Defendants argue that Flagg’s transfer to Inventory Specialist was not an adverse
employment action because it did not involve a reduction in pay. However, the Court finds
Flagg’s representation that she lost her supervisory role due to the transfer creates an issues of
fact whether it was adverse. “Transfers can be considered adverse actions if they are
accompanied by a change in salary, benefits, title, or work hours, significantly diminished
material responsibilities, or other indices that might be unique to a particular situation.”

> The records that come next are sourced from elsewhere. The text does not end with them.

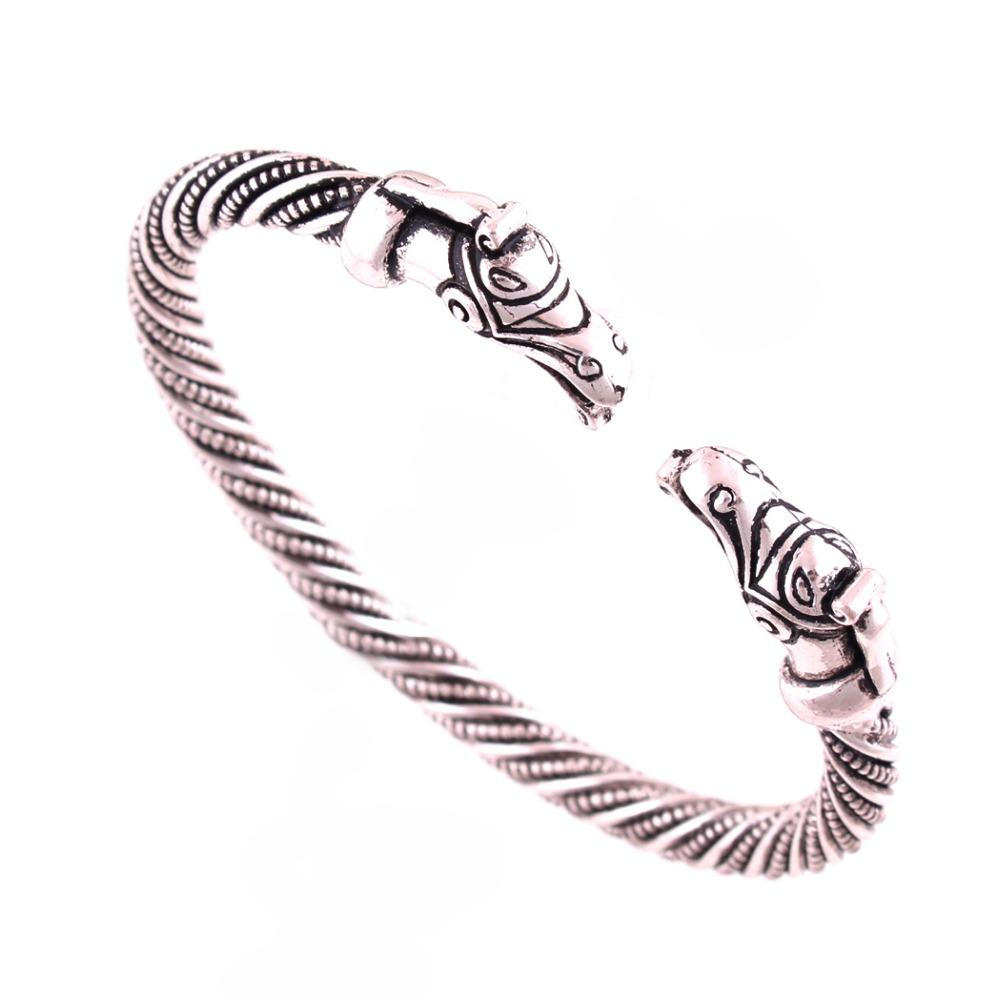 Ancient Viking Dragon Bangle Bracelet
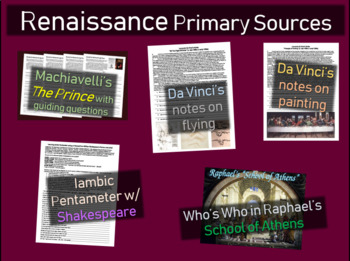 5 Renaissance Primary Source Documents (w activities, guid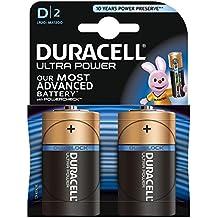 Duracell Ultra Power Typ D Alkaline Batterien, 1er Pack (1 x 2 Stück)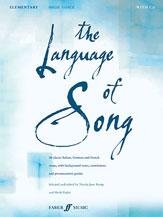 Language of Song Elem. High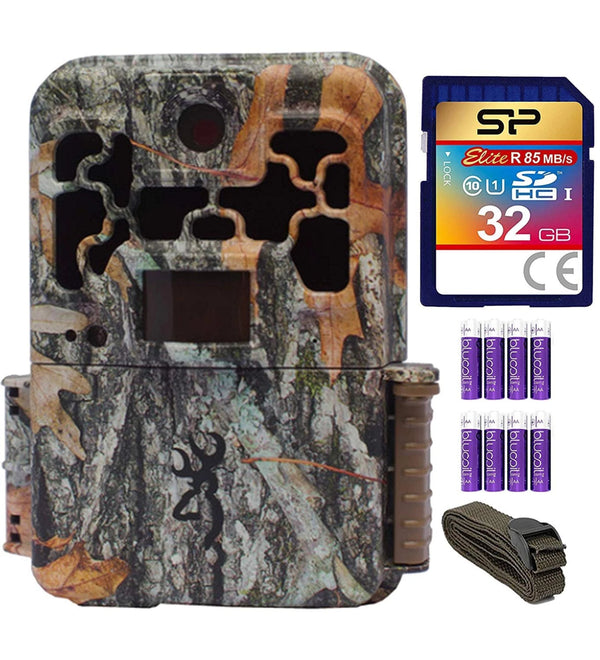 blucoil Browning Trail Cameras BTC-8A Spec Ops Advantage Full HD Video Camera with 20MP Image Resolution Bundle with 6-FT Tree Strap Mount, Silicon Power 32GB Class 10 SDHC SD Card 8 AA Batteries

Arnold v. City of Columbus, 515 Fed.Appx. 524, 532, 2013 WL 628447, 6 (6th Cir. 2013).
Thus, her alleged reduction in work hours, duties and termination are all considered adverse
employment actions.
Flagg took two maternity leaves while employed with Defendants. The first was April
3, 2011 through July 6, 2011. The second ran from December 2, 2012 through February 4,
2013. Prior to her maternity leaves, Flagg attests she was a great employee and had been
made a key holder (a position awarded employees considered by Defendants to be
trustworthy). Flagg attests that one week after she told Mahran she was pregnant in 2010 her
hours were cut. (Flagg depo at 195). Flagg was reassigned to inventory in May 2012.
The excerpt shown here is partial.